--- WORK ITEM ---
Find and copy the lines in the records beneath this task that contain the word "surface".

================

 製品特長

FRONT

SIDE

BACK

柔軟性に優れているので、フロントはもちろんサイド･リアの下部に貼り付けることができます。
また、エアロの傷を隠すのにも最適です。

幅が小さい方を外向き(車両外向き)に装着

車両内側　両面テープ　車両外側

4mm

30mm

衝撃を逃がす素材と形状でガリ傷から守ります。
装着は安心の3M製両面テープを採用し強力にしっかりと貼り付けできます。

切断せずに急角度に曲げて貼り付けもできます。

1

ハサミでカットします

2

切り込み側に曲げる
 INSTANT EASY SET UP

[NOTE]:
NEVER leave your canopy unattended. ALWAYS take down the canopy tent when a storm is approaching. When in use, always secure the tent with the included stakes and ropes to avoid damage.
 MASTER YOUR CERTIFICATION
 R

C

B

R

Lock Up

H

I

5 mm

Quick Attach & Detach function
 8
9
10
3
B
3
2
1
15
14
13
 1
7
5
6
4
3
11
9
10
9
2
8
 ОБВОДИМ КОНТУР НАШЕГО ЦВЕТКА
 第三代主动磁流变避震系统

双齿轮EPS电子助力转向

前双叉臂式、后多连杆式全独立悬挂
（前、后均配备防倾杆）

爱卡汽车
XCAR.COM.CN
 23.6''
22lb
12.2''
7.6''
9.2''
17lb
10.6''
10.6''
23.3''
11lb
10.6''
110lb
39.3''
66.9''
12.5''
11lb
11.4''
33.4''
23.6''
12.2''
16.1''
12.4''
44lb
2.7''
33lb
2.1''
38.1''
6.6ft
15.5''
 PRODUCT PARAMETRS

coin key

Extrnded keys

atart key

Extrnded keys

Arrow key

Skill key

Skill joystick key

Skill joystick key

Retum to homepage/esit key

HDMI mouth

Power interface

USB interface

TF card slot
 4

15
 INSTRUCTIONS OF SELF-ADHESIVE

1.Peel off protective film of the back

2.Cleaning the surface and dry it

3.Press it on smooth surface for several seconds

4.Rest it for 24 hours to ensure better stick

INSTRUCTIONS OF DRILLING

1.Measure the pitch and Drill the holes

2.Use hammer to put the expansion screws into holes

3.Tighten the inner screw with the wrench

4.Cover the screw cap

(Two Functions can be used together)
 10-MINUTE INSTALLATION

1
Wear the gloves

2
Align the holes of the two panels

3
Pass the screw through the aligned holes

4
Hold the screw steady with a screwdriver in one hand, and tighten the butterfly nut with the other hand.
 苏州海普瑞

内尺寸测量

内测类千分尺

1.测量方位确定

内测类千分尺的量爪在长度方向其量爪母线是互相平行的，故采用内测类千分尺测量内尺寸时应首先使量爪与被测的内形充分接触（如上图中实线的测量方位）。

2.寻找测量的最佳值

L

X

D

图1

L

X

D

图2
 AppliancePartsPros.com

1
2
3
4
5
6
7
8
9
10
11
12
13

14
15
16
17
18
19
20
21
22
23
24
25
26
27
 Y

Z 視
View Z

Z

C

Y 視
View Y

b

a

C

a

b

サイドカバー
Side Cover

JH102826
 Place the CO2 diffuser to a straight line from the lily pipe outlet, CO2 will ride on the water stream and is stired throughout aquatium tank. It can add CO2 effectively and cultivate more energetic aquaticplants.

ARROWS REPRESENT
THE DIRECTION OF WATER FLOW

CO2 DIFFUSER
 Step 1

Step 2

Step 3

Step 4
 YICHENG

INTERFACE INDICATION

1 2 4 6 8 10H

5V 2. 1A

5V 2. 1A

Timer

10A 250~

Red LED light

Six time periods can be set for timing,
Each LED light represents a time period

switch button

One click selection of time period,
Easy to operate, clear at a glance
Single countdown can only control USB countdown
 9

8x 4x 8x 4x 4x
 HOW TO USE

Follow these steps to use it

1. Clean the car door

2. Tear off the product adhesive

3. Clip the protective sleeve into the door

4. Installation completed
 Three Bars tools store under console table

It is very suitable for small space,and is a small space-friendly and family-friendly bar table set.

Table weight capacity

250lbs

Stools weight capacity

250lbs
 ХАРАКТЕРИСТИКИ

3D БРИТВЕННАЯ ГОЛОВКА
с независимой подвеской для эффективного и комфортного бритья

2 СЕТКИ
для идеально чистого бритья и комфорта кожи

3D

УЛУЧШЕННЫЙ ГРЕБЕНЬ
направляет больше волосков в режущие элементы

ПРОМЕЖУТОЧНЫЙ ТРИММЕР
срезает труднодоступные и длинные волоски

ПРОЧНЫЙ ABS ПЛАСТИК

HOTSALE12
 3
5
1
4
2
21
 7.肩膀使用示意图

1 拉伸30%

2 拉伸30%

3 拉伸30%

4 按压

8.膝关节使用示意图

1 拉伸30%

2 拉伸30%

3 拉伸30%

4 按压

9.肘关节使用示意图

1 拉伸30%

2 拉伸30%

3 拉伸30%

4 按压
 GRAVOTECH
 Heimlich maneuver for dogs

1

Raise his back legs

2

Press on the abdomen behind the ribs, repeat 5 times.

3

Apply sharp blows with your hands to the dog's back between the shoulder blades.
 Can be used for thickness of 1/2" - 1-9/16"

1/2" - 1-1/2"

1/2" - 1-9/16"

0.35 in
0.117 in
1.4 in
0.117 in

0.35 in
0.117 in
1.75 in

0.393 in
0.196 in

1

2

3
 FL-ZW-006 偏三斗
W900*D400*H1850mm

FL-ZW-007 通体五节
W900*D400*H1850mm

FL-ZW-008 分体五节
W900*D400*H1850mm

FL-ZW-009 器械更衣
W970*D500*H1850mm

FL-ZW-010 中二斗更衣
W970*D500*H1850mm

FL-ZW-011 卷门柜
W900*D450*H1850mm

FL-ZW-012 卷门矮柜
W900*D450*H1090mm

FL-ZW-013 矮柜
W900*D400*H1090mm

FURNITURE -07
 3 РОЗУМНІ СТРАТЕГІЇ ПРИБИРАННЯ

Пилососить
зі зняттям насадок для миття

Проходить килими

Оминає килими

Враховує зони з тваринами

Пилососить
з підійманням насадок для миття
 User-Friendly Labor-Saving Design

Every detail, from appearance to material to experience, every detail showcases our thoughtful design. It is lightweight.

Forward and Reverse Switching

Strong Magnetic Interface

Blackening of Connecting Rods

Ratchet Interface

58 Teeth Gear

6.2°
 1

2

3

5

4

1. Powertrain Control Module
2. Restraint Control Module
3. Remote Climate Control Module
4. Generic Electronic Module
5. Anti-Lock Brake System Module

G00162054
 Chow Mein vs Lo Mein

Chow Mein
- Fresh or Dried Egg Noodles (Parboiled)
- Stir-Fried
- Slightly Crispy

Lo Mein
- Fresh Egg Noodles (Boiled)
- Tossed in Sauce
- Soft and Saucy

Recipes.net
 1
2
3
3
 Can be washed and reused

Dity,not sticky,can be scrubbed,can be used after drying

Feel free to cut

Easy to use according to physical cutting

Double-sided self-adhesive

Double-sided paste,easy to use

================

--- RESULT OF THIS EXERCISE ---
2.Cleaning the surface and dry it
3.Press it on smooth surface for several seconds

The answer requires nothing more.